Convém recordar que o Com-Chefe estava atento, quotidianamente, aos acontecimentos na Província ou Colónia. Devido à efervescência na zona talvez tenha ido lá naquela data.
Ouvimos o som característico do helicóptero e rapidamente se montou segurançaAterrou e dele saíram o então Brigadeiro Spínola e o seu ajudante de campo Capitão Almeida Bruno. A recebe-los o Comandante da Companhia (que pouco por lá ficava, exercia o comando mais de Fá e Bambadinca) e vários graduados.
Em Mansambo só estavam, se bem me recordo, três grupos e o outro estava á disposição do Batalhão. Também em Fá ou Bambadinca estavam a maioria dos militares da “formação”.

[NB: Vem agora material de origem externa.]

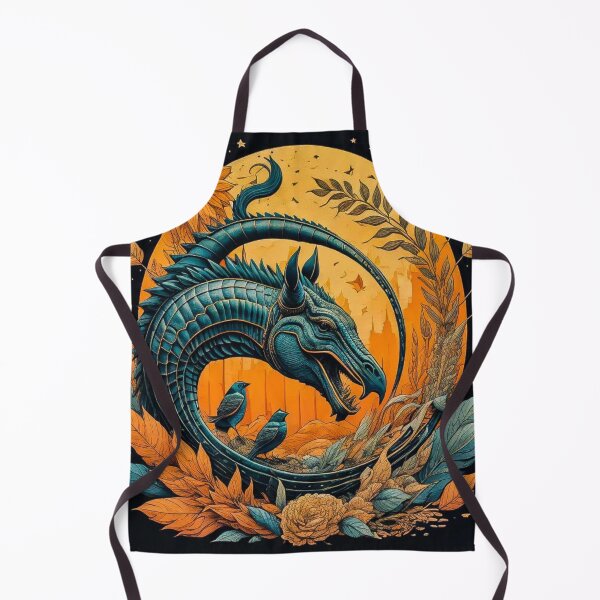 Item preview, Azure Dragon designed and sold by hallwell.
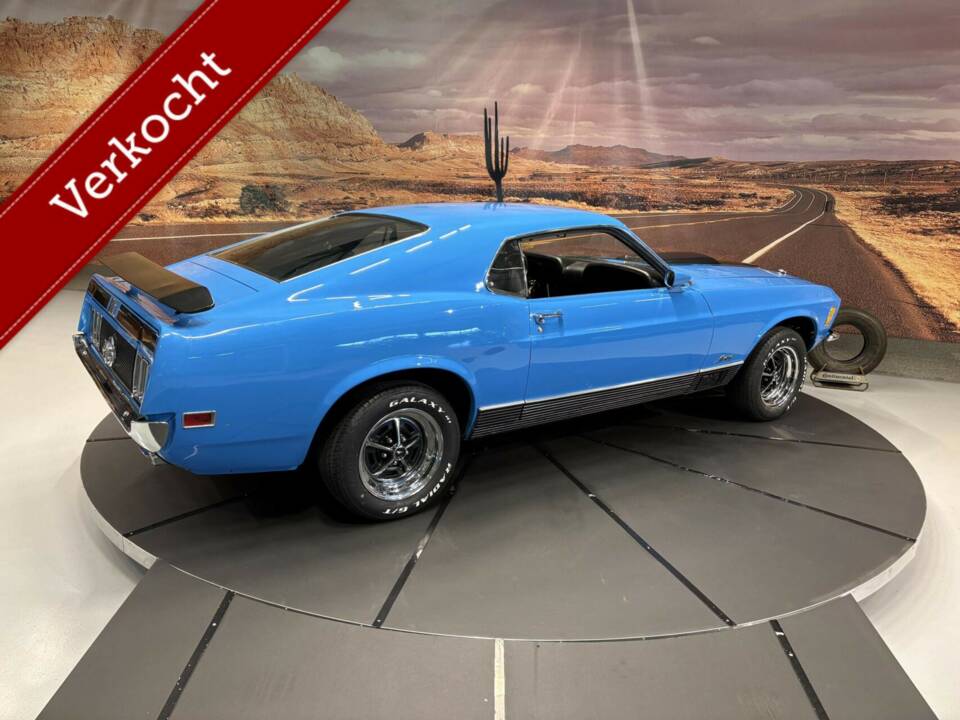 Image 1/50 of Ford Mustang Mach 1 (1970)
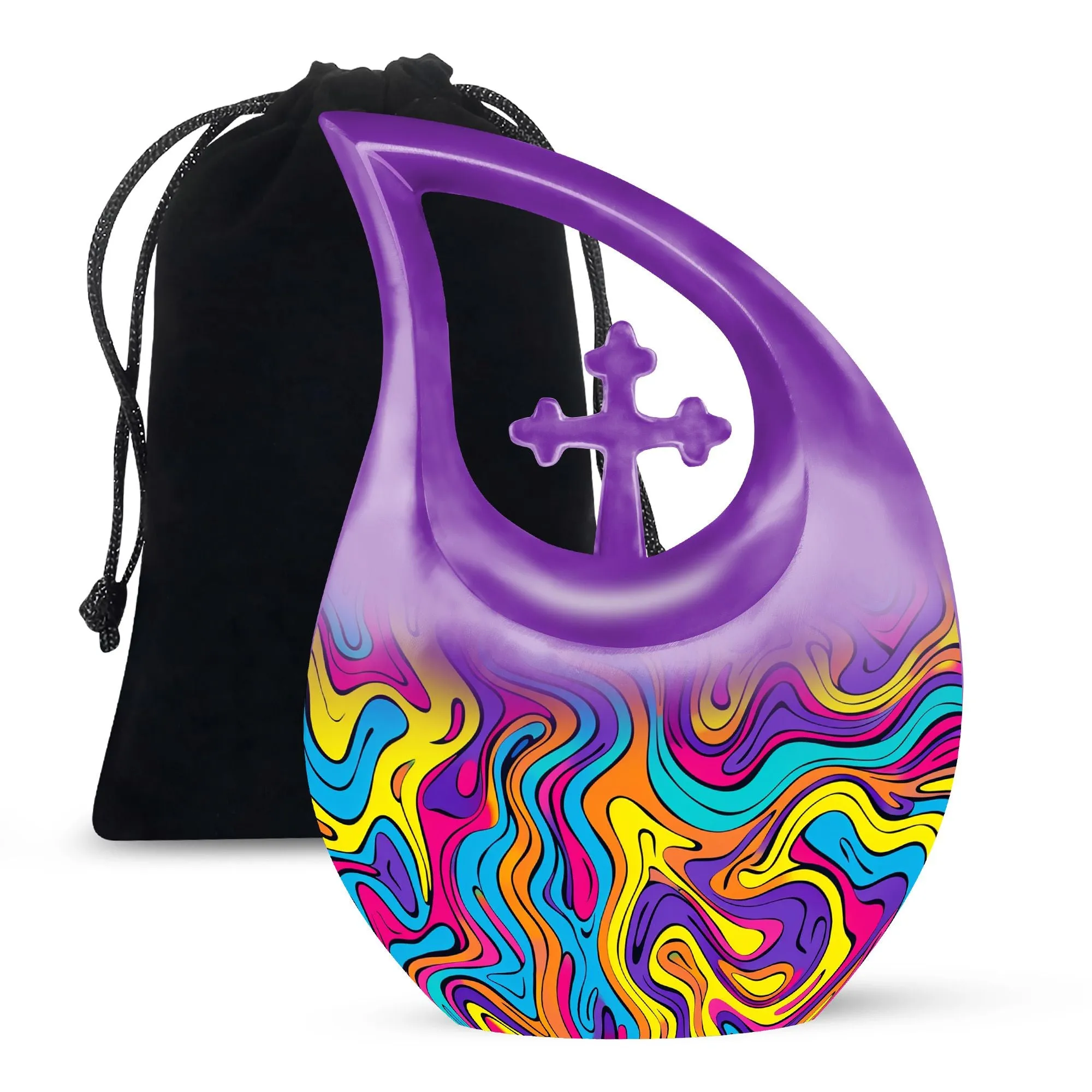 Pattern Urn : Economical Cremation Reminder for Departed
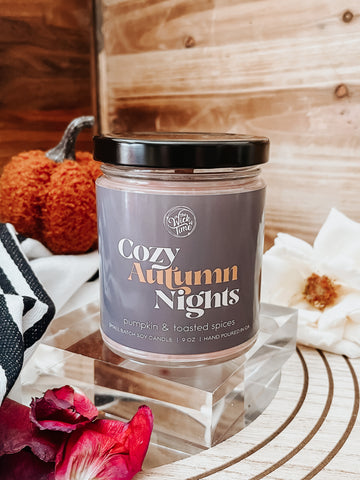 Cozy Autumn Nights Candle | 9 oz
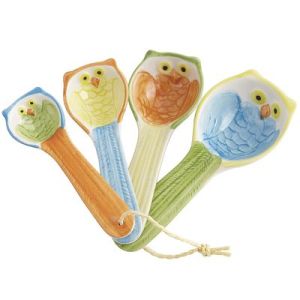 owl spoons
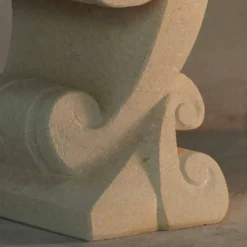 Viadurini Living Couchtische Aus Stein-Ovaler Couchtisch aus Stein und Kristall in modernem Design Aracne-S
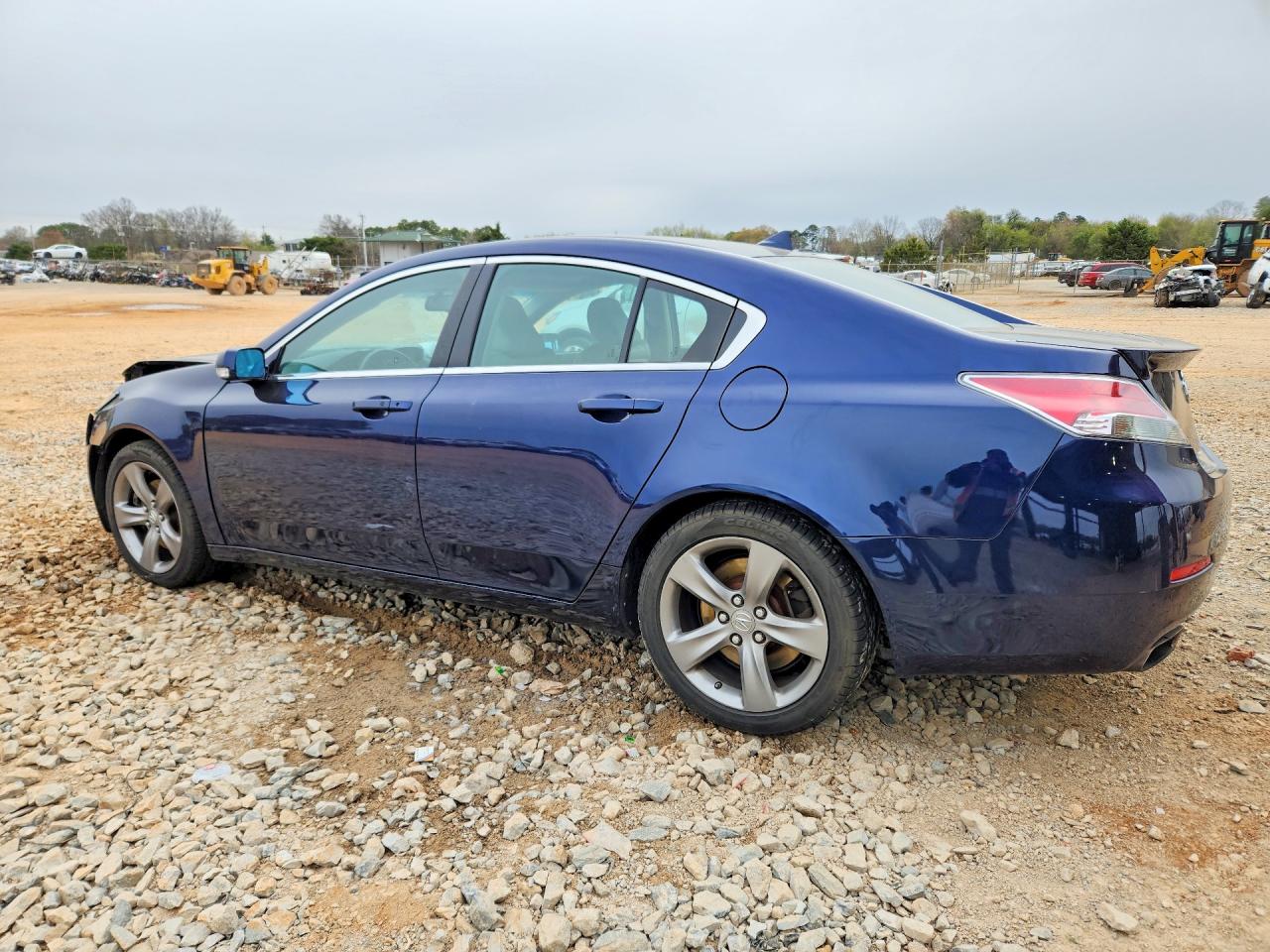 2013 Acura Tl Tech Синий vin: 19UUA9F56DA001712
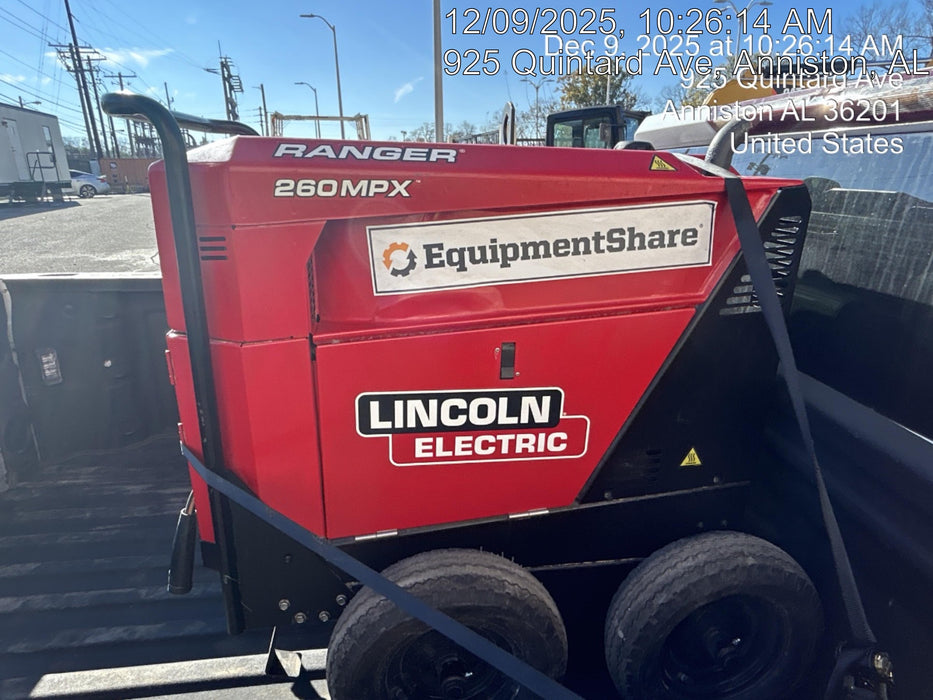 2025 LINCOLN ELECTRIC Ranger 260MPX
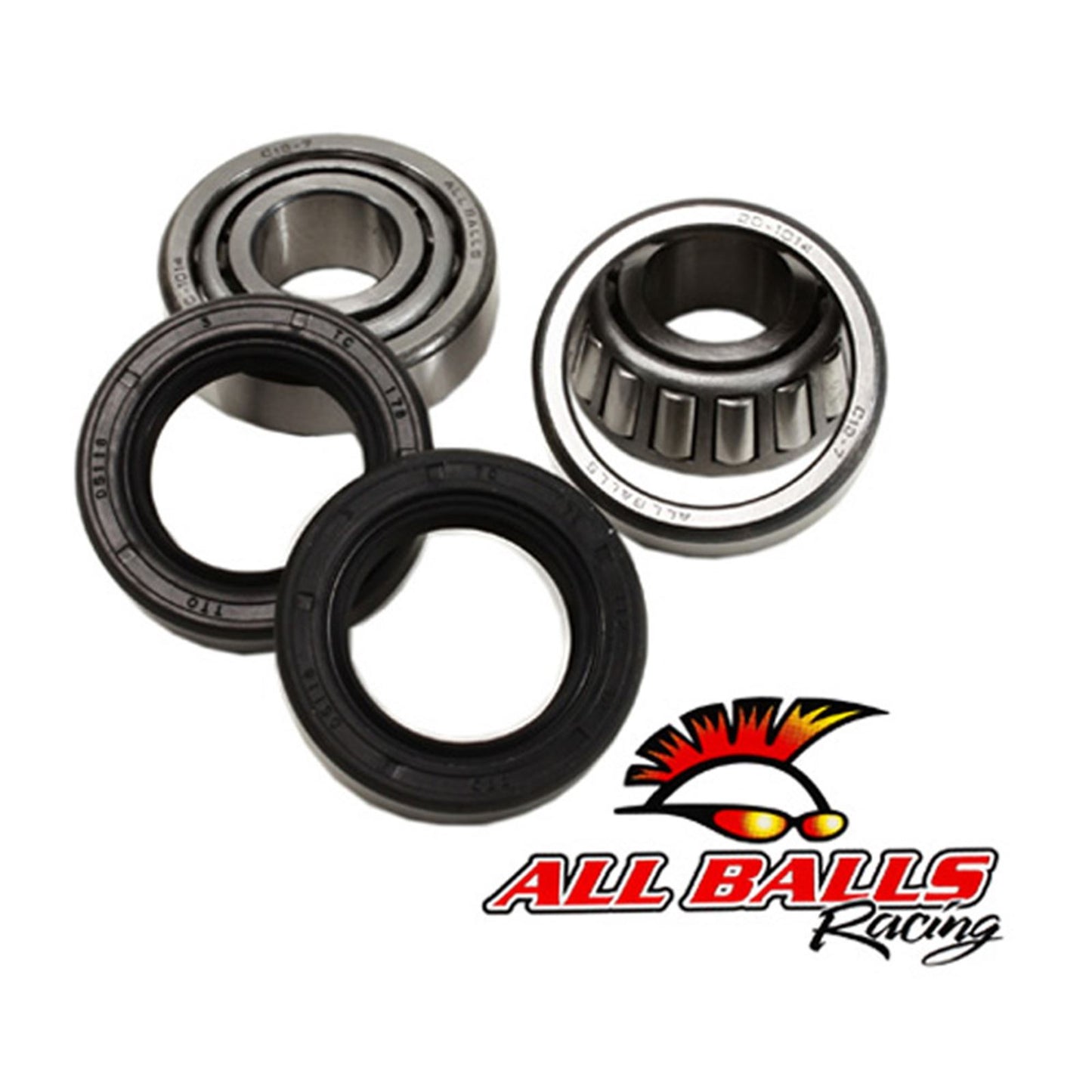 All Balls Front/Rear Wheel Bearing/Seal Kit 25-1002_558356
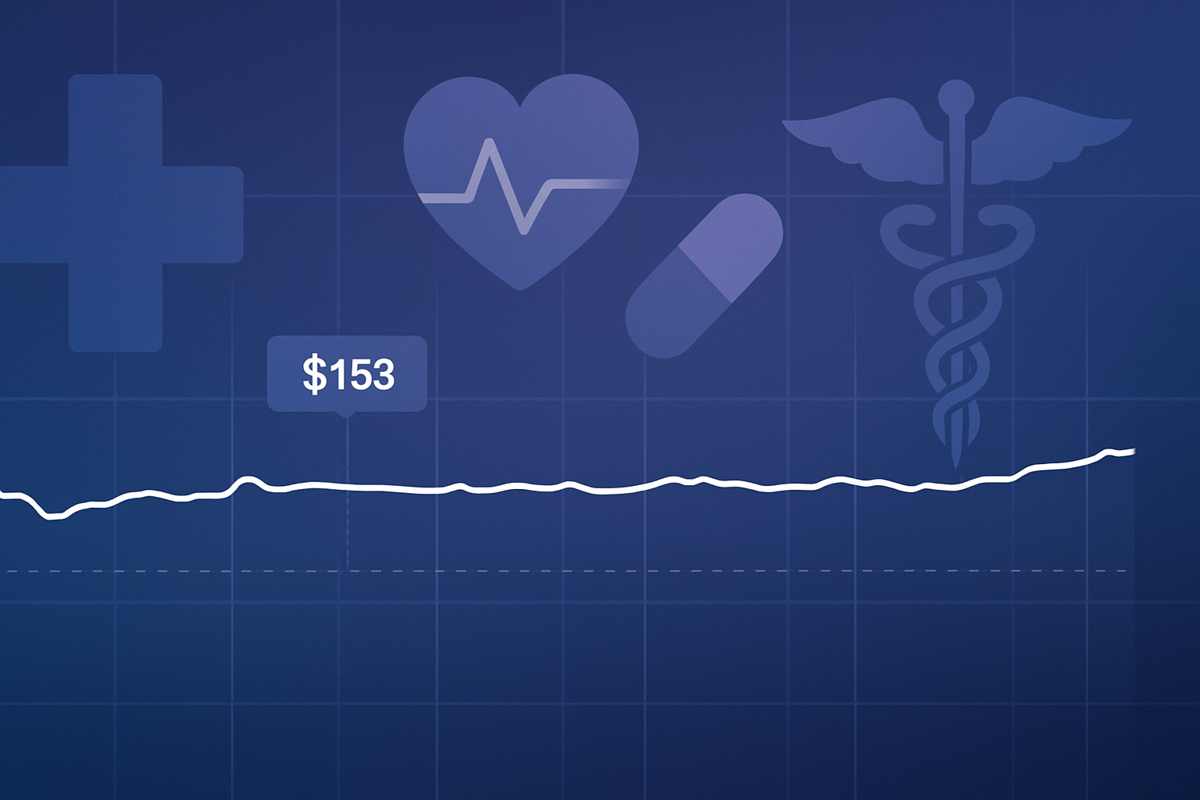 Healthcare ETF XLV Holds Firm at $153: Rotation Pause or Calm Before the Next Allocation Storm?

Os cumprimentos normais e o Brigadeiro Spínola questionou, com uma voz rouca e pausada, sobre a nossa situação. Perguntou aos oficiais o nome e o que faziam na vida civil e falou de Angola com o Capitão. Este tinha feito uma comissão como Alferes e, ou se conheceram lá ou tinham outro conhecimento qualquer em comum.
Dirigimo-nos para uma morança, que servia de comando, refeitório de oficiais e sargentos, sala de convívio e muito mais num exíguo espaço. Sobre a mesa foi colocada a Carta da zona e falou-se, com mais pormenor da situação militar. A conversa era mais entre o Brigadeiro e o Capitão.
O ajudante-de-campo estava atento a tudo. No decorrer do breve briefing o Brigadeiro perguntou qual a principal base IN. Foi de pronto informado que era o Burontoni mas que numa noite se conseguia lá chegar saindo de Mansambo.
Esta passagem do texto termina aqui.